:: Task directions ::
Once you find the line below that has "2000 - Maldives", output it and every line after it exactly, stopping after the line that has "French For Little Kids آموزش", with no pictures.

***** Input for this task *****

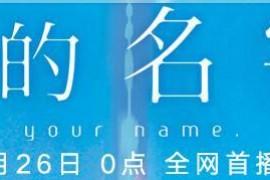 B站上线《你的名字》高清正版,你还会再去看吗?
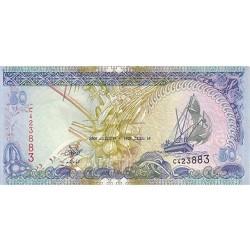 2000 - Maldives PIC 21     50 Rufiyaa banknote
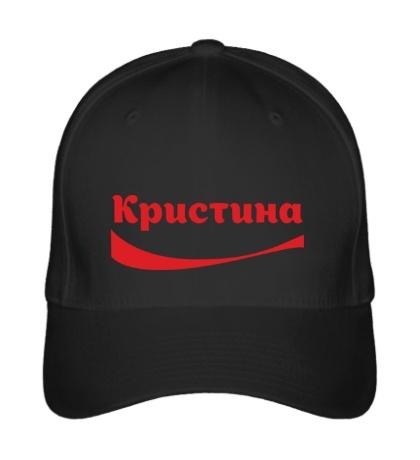 Бейсболка Кристина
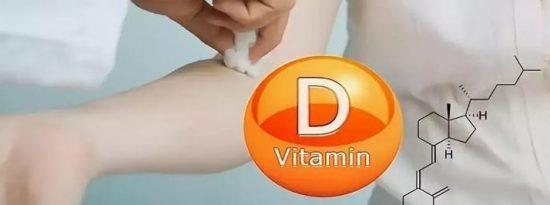 Проверь уровень витамина Д!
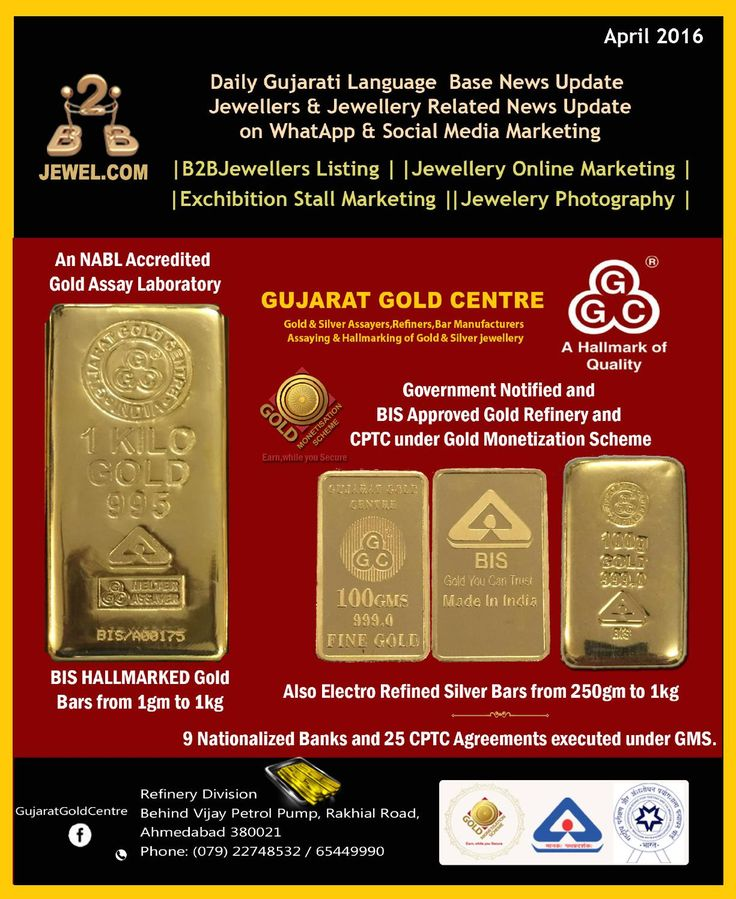 B2bjewel 11 04 2016B2Bjewel.com - Daily Gujarati Language Base News Update  & Jewellers & Jewellery Related News Update in What App & Social Media Marketing - Download Google Play Store ISSUU Application  or http://issuu.com  and search b2bjewel  & Enjoy daily Updates FREE....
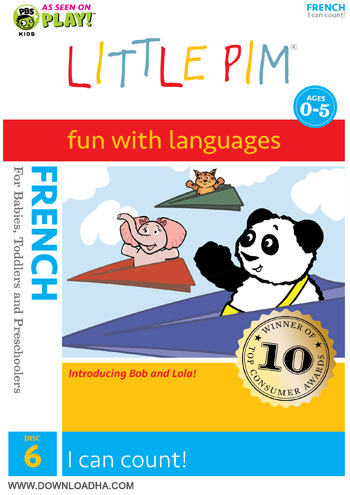 French For Little Kids آموزش زبان فرانسوی برای کودکان Little Pim: French For Little Kids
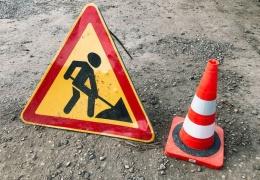 В Нарве отремонтируют дороги ведущие в садовые товарищества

*****

:: Result ::
 2000 - Maldives PIC 21     50 Rufiyaa banknote
 Бейсболка Кристина
 Проверь уровень витамина Д!
 B2bjewel 11 04 2016B2Bjewel.com - Daily Gujarati Language Base News Update  & Jewellers & Jewellery Related News Update in What App & Social Media Marketing - Download Google Play Store ISSUU Application  or http://issuu.com  and search b2bjewel  & Enjoy daily Updates FREE....
 French For Little Kids آموزش زبان فرانسوی برای کودکان Little Pim: French For Little Kids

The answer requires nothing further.